Opponents of the plan say the casino site should be preserved because a wide area around Gettysburg was involved in the epic Civil War battle in 1863 - not just the part encompassed by the national park. Moreover, some say, Confederate soldiers gathered before battle on the very ground LeVan wants to develop. They say gambling is an affront to the memory of the thousands who died here.
"We know this property is going to be developed. We're saying that almost any other kind of development is preferable to a slots parlor," said Susan Star Paddock, a local psychotherapist who heads No Casino Gettysburg, an opposition group.
But LeVan knows this land as well as most of his opponents. His family arrived in Gettysburg at the start of the 20th century and has operated a heating and cooling business here ever since. His current home, which he is restoring, shares a fence with Culp's Hill.
He went to Gettysburg College before heading off to Philadelphia in 1968 and eventually upward through the ranks at Conrail. He earned $22 million from stock when the company was sold and broken up in 1997. He also served on the Philadelphia school board in the 1990s and on then-Gov.-elect Rendell's transition team.
Growing up so close to history, LeVan said, taught him to respect the past while looking to the future.
"I have fought to preserve the past, but this town also needs jobs and development."
Last year, 10 Harrisburg investors approached LeVan to be the front man for their group to build the $200 million casino project on a 42-acre tract at Route 15 and Route 30. LeVan owns an option on the site but will not purchase it unless he wins a gambling license.
The project would contain low-slung and tasteful buildings hidden from the street and respectful of the community, LeVan said, smoothing his hand over drawings that might be mistaken as those for an upscale shopping mall. "Not tall, not neon," he said.
LeVan argues that his opponents are marrying historic preservation with morality, neither of which applies.

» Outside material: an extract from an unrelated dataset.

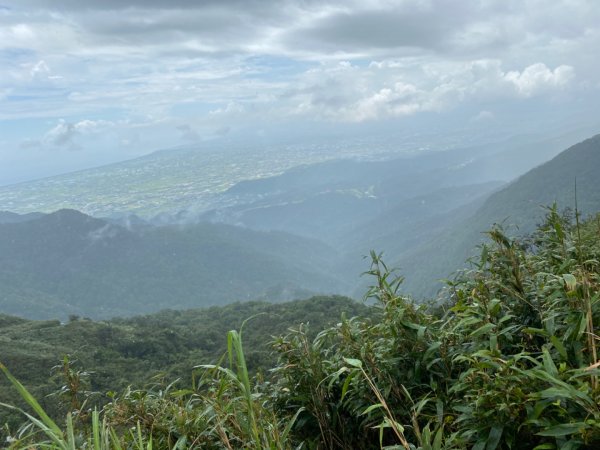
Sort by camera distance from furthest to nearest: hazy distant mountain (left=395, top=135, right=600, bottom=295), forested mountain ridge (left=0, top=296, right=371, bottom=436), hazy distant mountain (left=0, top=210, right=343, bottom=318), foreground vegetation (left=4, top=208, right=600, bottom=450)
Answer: hazy distant mountain (left=0, top=210, right=343, bottom=318), hazy distant mountain (left=395, top=135, right=600, bottom=295), forested mountain ridge (left=0, top=296, right=371, bottom=436), foreground vegetation (left=4, top=208, right=600, bottom=450)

"The legislature has already approved gambling, so that argument is over," he said. "This land will be developed for some reason, so why make a distinction between one business or another."
Directly across Route 30 from his site, cranes loom over a $250 million entertainment and hotel development under construction.

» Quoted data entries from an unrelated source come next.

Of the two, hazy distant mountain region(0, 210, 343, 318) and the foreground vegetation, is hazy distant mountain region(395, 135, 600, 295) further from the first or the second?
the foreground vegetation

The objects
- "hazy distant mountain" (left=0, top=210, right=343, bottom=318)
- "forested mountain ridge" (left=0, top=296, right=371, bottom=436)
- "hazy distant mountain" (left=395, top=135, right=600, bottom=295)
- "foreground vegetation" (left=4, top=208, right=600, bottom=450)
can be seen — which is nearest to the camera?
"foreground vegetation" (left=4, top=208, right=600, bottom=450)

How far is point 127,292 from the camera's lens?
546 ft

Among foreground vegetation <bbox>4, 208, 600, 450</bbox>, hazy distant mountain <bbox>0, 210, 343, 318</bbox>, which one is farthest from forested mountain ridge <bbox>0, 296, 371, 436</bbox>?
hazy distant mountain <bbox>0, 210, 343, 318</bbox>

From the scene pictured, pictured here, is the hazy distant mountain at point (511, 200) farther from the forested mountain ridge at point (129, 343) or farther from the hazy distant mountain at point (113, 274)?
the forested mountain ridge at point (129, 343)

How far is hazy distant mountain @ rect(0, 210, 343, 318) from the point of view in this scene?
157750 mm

To him, the cries of historic preservation are more pretext than substance - an assertion the opponents don't exactly deny.

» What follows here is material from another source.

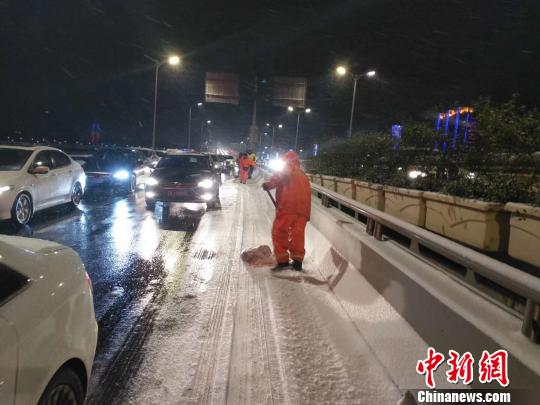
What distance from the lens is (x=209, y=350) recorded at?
167 inches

The Rev. Tom Grey, a national antigambling leader who heads the National Coalition Against Legalized Gambling, based in Washington, said he doesn't care what stops LeVan's project as long as it's stopped.
"This is our Pickett's charge," said Grey, who hopes to use any momentum won here to win more victories in Pennsylvania.
Opponents have begun meeting with politicians and appearing at Pennsylvania Gaming Control Board meetings.
At a recent session, four members of No Casino Gettysburg squeezed together into the front row.
"We're going to be at every meeting from here on out," said Paddock, the group's leader.
LeVan says he understands that he has a fight on his hands.
"And to think: I could have retired and just ridden off into the sunset."